Ada bisikan dari seseorang kalau aku materialistis, terus apa
bedanya jika teman atau aku menikah dengan seorang laki-laki pekerja memiliki
gaji namun tidak cacat? Bisakah dikatakan materialistis? Tentu jawabannnya tidak. Dikatakan materialistis karena suami difabel, namun memiliki penghasilan
layaknya pegawai negeri sipil. Materialistis boleh saja, namun jangan perhitungan karena
menikah bukan jual beli yang harus ada untung rugi.
Dengan penghasilan dari melukis, suami bisa memenuhi
kebutuhan keluaga dengan baik. Selang satu tahun aku dikaruniai seorang putri
dengan nama Najwan Sabila Yusuf dan dua tahun kemudian lahir pula putra kami
dengan diberi nama Farhan Miftahul Yusuf. Alhamdulillah keduanya dalam keadaan sehat dan normal. Apa yang dikhawatirkan keluarga dahulu, tidak
terbukti.
Bagaimana dengan kekhawatiran kedua yakni merasa malukah anak-anakku
memiliki seorang ayah difabel? Tentu tidak karena aku sudah mendidiknya sejak
dalam kandungan. Memeriksakan kandungan ke dokter bersama suami, itu adalah cara mendekatkan bayi yang ada dalam
kandungan mengenal ayahnya.
Ketika anak-anakku menginjak TK, kami berdua
mengantarnya. Awal bertemu, teman-teman anakku terlihat kaget, wajar anak kecil
jika melihat sesuatu yang berbeda akan kaget dan mendekat, jika ada keberanian akan bertanya “Om kenapa tangannya?” yang malu orang
tua anak itu. Anak-anak kami santai saja bahkan terlihat bangga memiliki orang
tua difabel. Sering anak-anaku mengajak teman-temannya ke rumah.

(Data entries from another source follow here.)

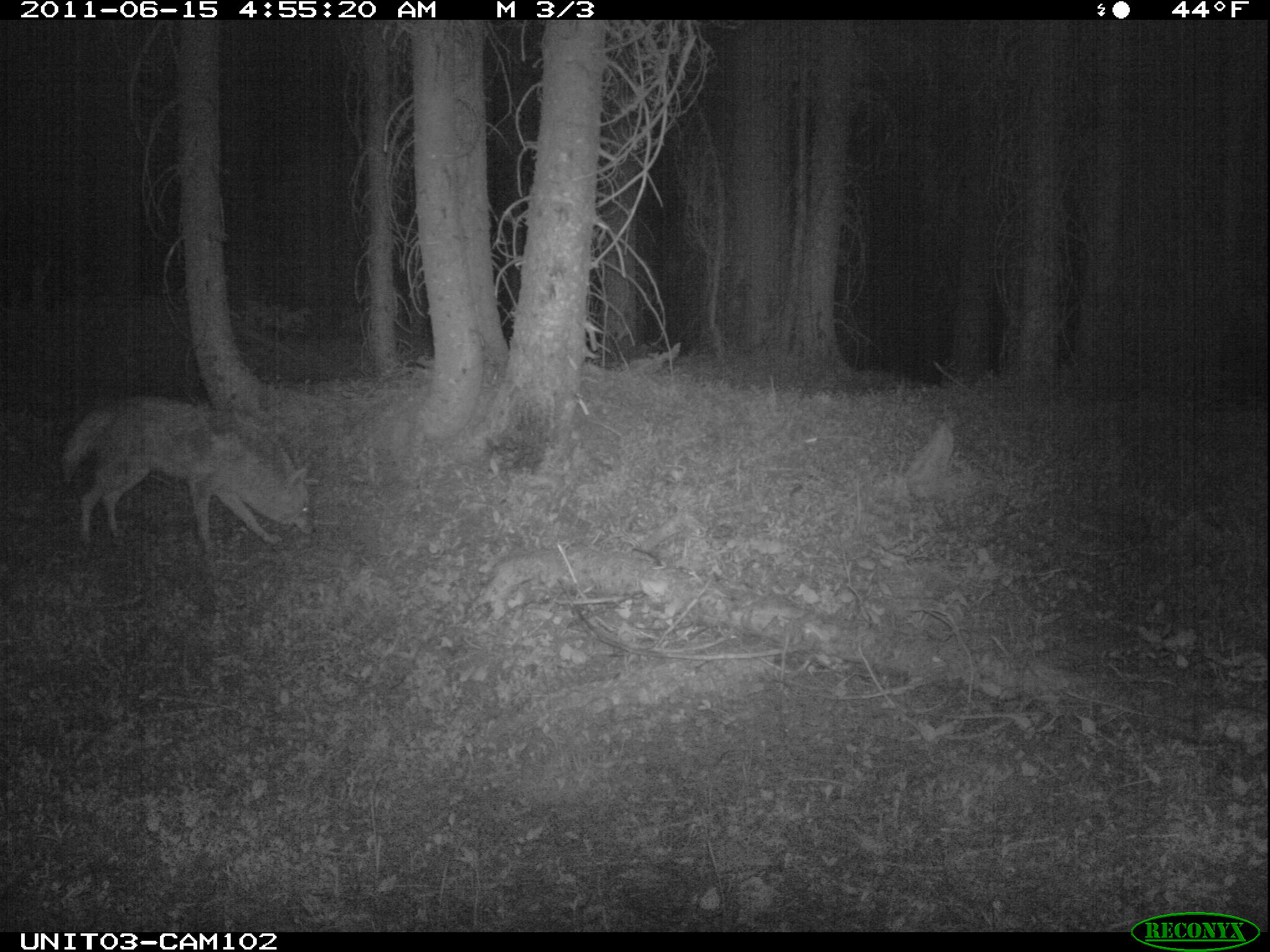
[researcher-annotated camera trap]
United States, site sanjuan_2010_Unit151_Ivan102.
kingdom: Animalia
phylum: Chordata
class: Mammalia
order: Carnivora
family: Canidae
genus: Canis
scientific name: Canis latrans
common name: coyote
Canis latrans (coyote).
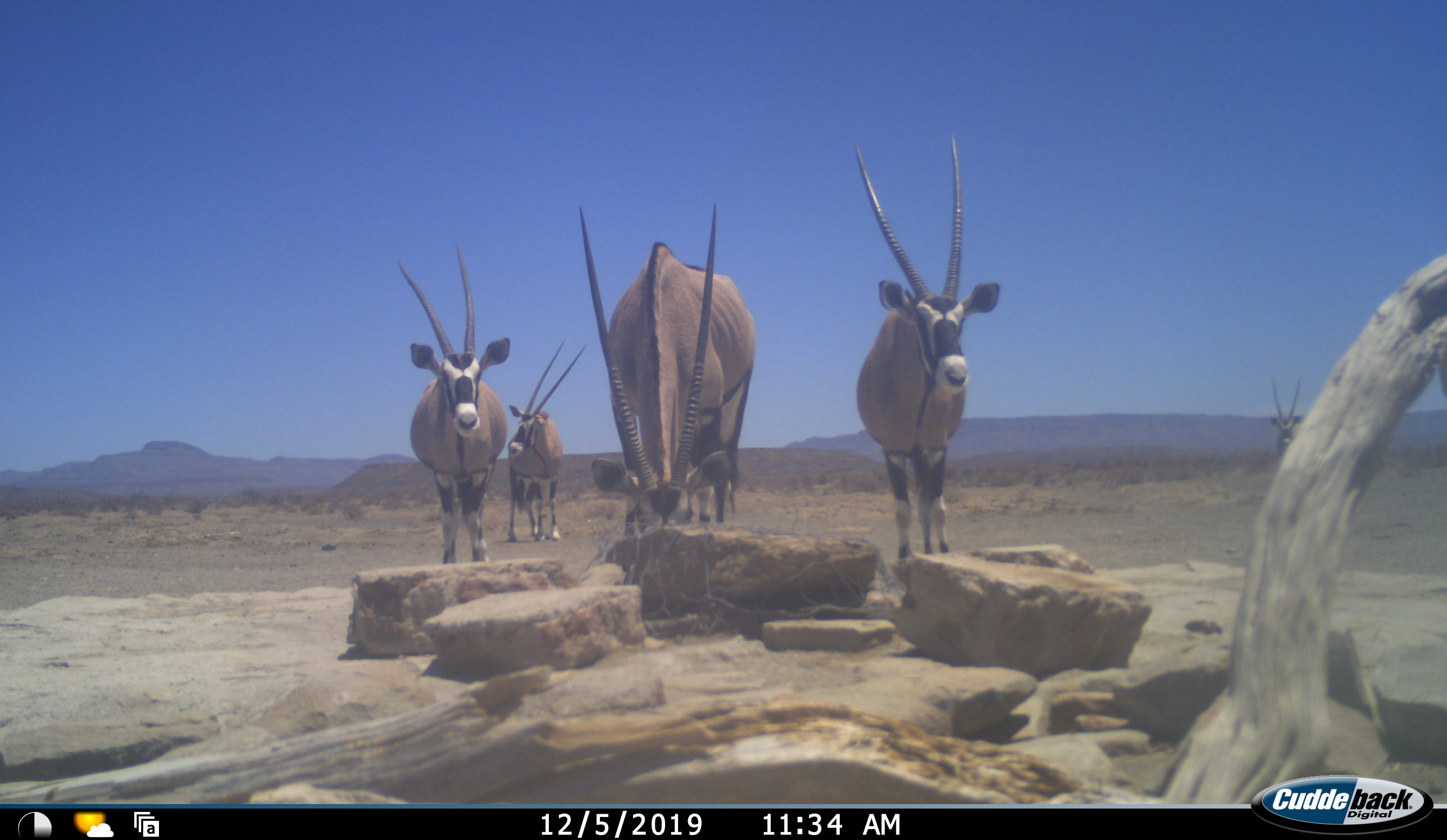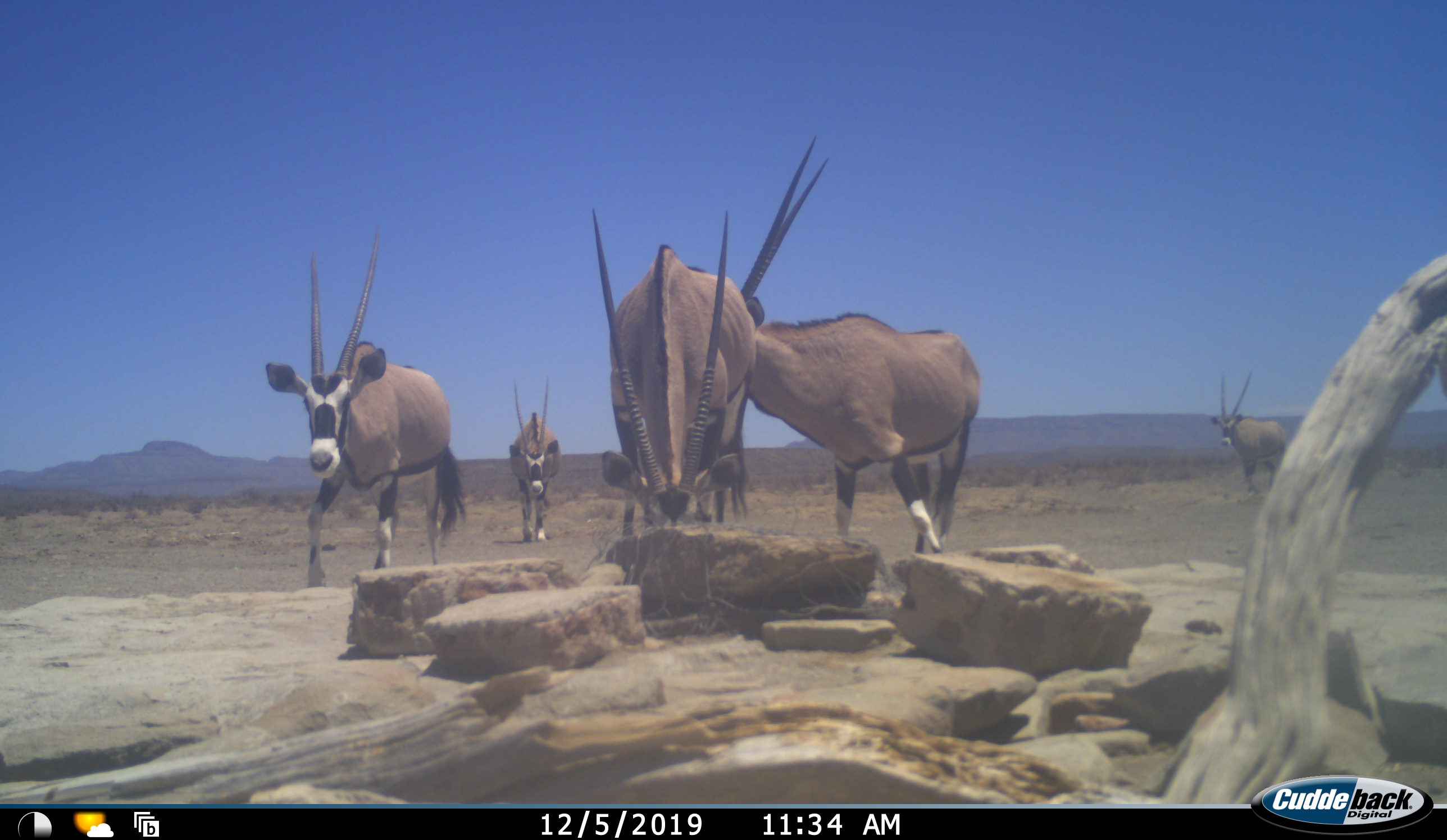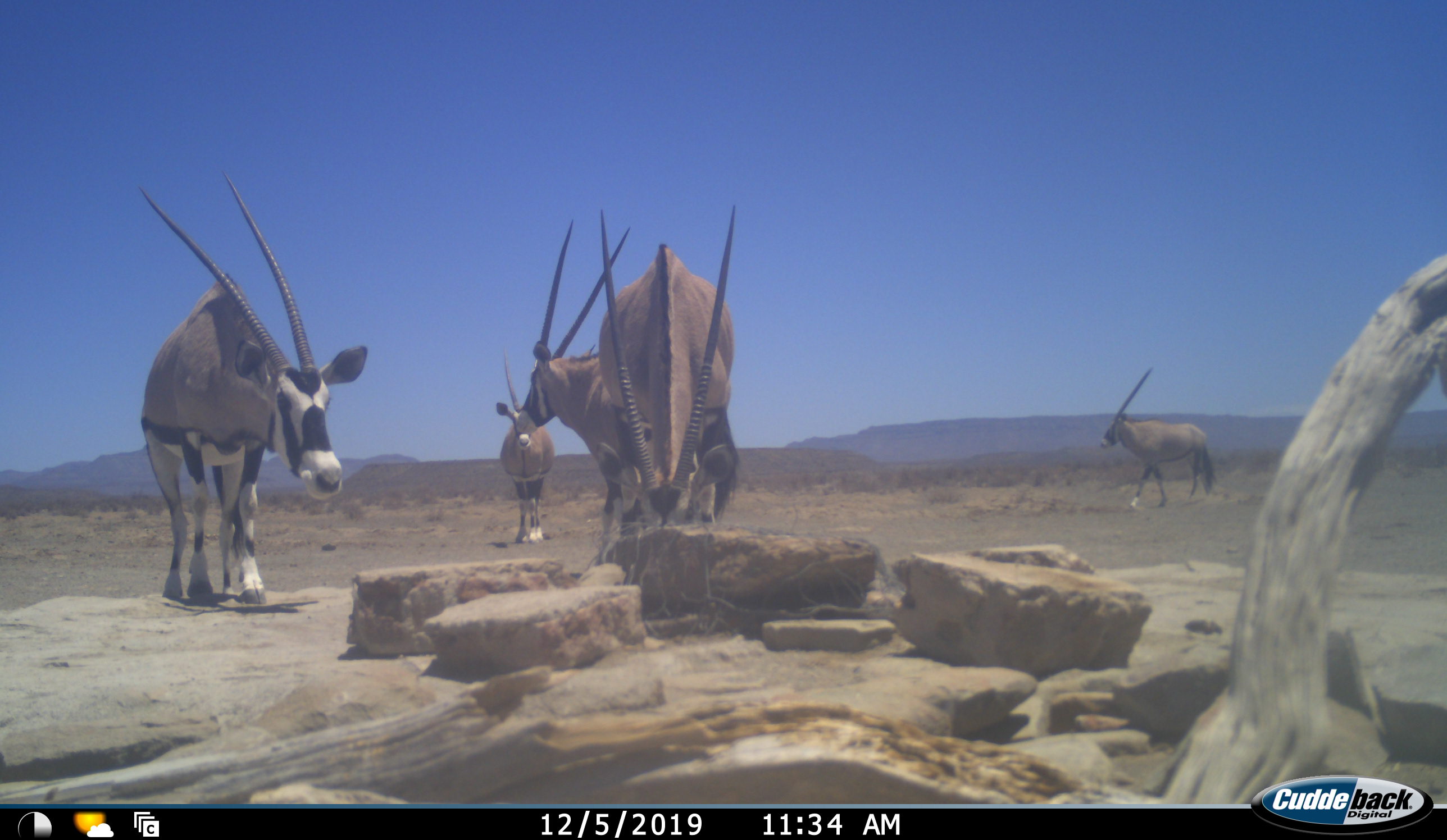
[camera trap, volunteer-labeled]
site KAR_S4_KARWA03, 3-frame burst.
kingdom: Animalia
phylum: Chordata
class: Mammalia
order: Artiodactyla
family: Bovidae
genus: Oryx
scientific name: Oryx gazella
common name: gemsbok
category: oryx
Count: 5.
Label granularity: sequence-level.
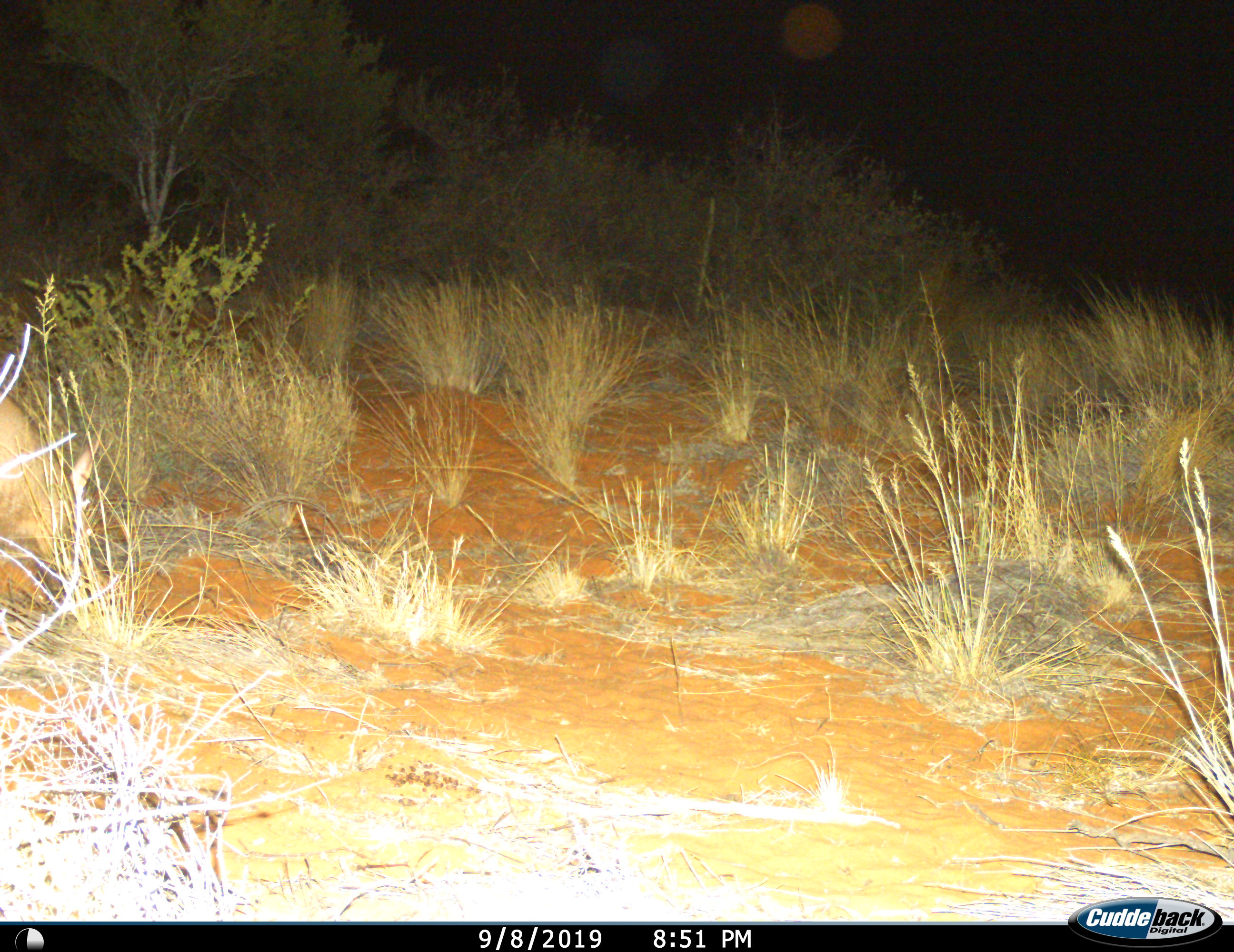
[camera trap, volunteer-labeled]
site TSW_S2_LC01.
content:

Untuk menambah percaya diri
anak-anakku memiliki ayah difabel, kami sering mengajak mereka ke tempat umum.
Kami pun berbaur dengan lingkungan seperti keluarga lain.
Semua yang terjadi dan aku
alami selama ini adalah bukan pilihan, itu jawaban-jawaban dari setiap doa yang
dipanjatkan. aku hanya memiliki cinta semata-mata karena Allah SWT.
Jalaludin Rumi berkata;
“Cinta mengubah kekasaran menjadi kelembutan, mengubah orang
tak berpendirian menjadi teguh berpendirian, mengubah pengecut menjadi
pemberani, mengubah penderitaan menjadi kebahagiaan, dan cinta membawa
perubahan-perubahan bagi siang dan malam.”